• TEXTAUSSCHNITT
Die Kleinweidenmühle bestand ehemals aus zwei Mühlenanlagen – einer Papier- und einer Mahlmühle. Die Gebäude der Papiermühle sind noch heute erhalten, während das Anwesen der Kornmühle, dass bis 1980 von der Firma Lauer genutzt wurde, der Abrissbirne weichen musste. Ein Kleinod hat bis in unsere Tage überlebt und wurde liebevoll renoviert: Das schmucke, ehemalige Gesindehaus der Örtelschen Weidenmühle. Die Wasserbauten der Kleinweidenmühlen wurden im Zweiten Weltkrieg zerstört und nicht wieder aufgebaut. Heute bezeichnet "Kleinweidenmühle" den Nürnberger Stadtteil zwischen Gostenhof und St. Johannis.



Die Papiermühle der Kleinweidenmühlen

König Heinrich VII. schenkte die Kleinweidenmühle 1234 zusammen mit der Almosenmühle und wahrscheinlich auch der Krötenmühle dem Ritterorden der Deutschherrn. Im Jahr 1431 erwarb die Stadt, für 500 Gulden und einen jährlichen Zins von 28 Simmer* Korn, die Eigenschaften an den Weidenmühlen. Die Kleinweidenmühle, oder "Weidenmühle in der Lorenzer Pfarr" wie sie auch genannt wurde, war seit 1487 mit der am gegenüberliegenden Pegnitzufer gelegenen Großweidenmühle, über einen Holzsteg verbunden und verfügte über insgesamt neun Wasserräder.

• ARBEITSAUFTRAG 1
Beantworten Sie anhand des Textausschnitts über die Kleinweidenmühle die folgenden Fragen:
(a) Bis zu welchem Jahr nutzte die Firma Lauer das Anwesen der Kornmühle?
(b) Wie viele Gulden zahlte die Stadt 1431 für die Eigenschaften an den Weidenmühlen?
(c) Über wie viele Wasserräder verfügte die Kleinweidenmühle insgesamt?
• ARBEITSAUFTRAG 2
Führen Sie sämtliche Jahreszahlen auf, die im Textausschnitt über die Kleinweidenmühle vorkommen.
• ARBEITSAUFTRAG 3
Schreiben Sie den Text über die Kleinweidenmühle im Anschluss an seinen letzten Satz weiter.

• ROHDATEN
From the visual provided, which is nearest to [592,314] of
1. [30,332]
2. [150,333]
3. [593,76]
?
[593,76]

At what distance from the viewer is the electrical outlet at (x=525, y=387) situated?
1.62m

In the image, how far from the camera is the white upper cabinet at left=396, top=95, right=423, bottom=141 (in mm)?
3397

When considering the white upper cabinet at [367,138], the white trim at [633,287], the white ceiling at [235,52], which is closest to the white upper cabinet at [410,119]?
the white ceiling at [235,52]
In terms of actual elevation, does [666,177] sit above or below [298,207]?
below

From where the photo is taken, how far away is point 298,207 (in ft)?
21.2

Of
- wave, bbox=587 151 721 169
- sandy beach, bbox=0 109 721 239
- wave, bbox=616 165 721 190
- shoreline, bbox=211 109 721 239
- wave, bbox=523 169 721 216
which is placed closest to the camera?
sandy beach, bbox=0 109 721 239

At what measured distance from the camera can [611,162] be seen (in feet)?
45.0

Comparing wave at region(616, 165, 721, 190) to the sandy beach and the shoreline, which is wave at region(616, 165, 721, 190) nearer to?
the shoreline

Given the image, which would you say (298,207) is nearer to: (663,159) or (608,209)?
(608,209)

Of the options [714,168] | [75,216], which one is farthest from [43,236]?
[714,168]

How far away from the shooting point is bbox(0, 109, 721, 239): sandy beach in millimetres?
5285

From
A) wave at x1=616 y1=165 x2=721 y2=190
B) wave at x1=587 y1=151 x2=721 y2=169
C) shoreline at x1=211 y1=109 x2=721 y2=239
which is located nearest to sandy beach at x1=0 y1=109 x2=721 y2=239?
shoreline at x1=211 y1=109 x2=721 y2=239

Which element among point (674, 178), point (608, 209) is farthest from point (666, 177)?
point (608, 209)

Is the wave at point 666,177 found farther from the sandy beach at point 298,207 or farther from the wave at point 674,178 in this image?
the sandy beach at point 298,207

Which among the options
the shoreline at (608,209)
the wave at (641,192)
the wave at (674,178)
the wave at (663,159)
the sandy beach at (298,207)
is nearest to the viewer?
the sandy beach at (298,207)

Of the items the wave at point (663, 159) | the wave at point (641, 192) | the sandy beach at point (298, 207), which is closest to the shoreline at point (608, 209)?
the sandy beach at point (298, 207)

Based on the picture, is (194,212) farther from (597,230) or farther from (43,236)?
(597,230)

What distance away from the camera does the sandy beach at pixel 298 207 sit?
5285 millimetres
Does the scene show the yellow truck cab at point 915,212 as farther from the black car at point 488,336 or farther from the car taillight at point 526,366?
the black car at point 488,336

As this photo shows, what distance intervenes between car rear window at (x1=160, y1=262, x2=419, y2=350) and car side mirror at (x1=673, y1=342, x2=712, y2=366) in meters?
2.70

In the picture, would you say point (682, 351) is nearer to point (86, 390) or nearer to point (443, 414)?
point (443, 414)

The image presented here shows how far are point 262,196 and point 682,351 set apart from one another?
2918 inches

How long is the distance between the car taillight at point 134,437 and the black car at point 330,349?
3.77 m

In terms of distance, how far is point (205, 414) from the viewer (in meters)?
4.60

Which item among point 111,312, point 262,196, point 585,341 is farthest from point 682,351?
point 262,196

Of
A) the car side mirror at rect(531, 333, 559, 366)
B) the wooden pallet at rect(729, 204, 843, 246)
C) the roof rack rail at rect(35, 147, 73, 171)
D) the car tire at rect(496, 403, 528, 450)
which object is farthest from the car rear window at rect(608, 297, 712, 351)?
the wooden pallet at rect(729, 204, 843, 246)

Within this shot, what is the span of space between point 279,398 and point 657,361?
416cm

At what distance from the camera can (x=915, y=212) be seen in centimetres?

• ERWARTETE ANTWORT 1
(a) Bis 1980.
(b) 500 Gulden.
(c) Über neun Wasserräder.

• ERWARTETE ANTWORT 2
1980, 1234, 1431, 1487

• ERWARTETE ANTWORT 3
* Simmer: Ein Nürnberger Simmer wurde in Maße nach Malter und Metzen sowie des spezifischen Gewichts der Getreidesorten unterteilt. Ein Kornsimmer entsprach bei 16 Metzen 316 Litern; eine Hafersimmer bei 32 Metzen 592 Metzen.

In den Gebäuden waren unterschiedliche Gewerbe ansässig. Es wurde gemahlen und geschliffen, sowie ein Messing- und ein Zainhammer betrieben, bis schließlich Endres Örtel 1541 das Mühlenanwesen für 4.200 Gulden erwarb. Örtel wandelte das Schleifrad in ein Papierrad um, was sich schon bald als kluger Schachzug erweisen sollte.

Bis Mitte des 16. Jh. bezog die Stadt Nürnberg ihr Schreibpapier vorwiegend aus Ravensburg, was sich durch Örtel ändern sollte. Die Mühle wurde ab diesem Zeitpunkt "Örtelsche Weidenmühle" genannt und belieferte fortan die städtischen Behörden mit Papier. Der Mühlenbesitzer setzte Endres Volkmair auf die Mühle, der es verstand Papier von guter Qualität herzustellen. Dies wurde vom Rat der Stadt honoriert, sodass Volkmair ab 1556 die Verwendung des Stadtwappens als Wasserzeichen erlaubt wurde. Im Gegensatz zu den anderen Nürnberger Mühlen durfte die Kleinweidenmühle das Papierrad im Winter Tag und Nacht laufen lassen um eine Vereisung zu verhindern.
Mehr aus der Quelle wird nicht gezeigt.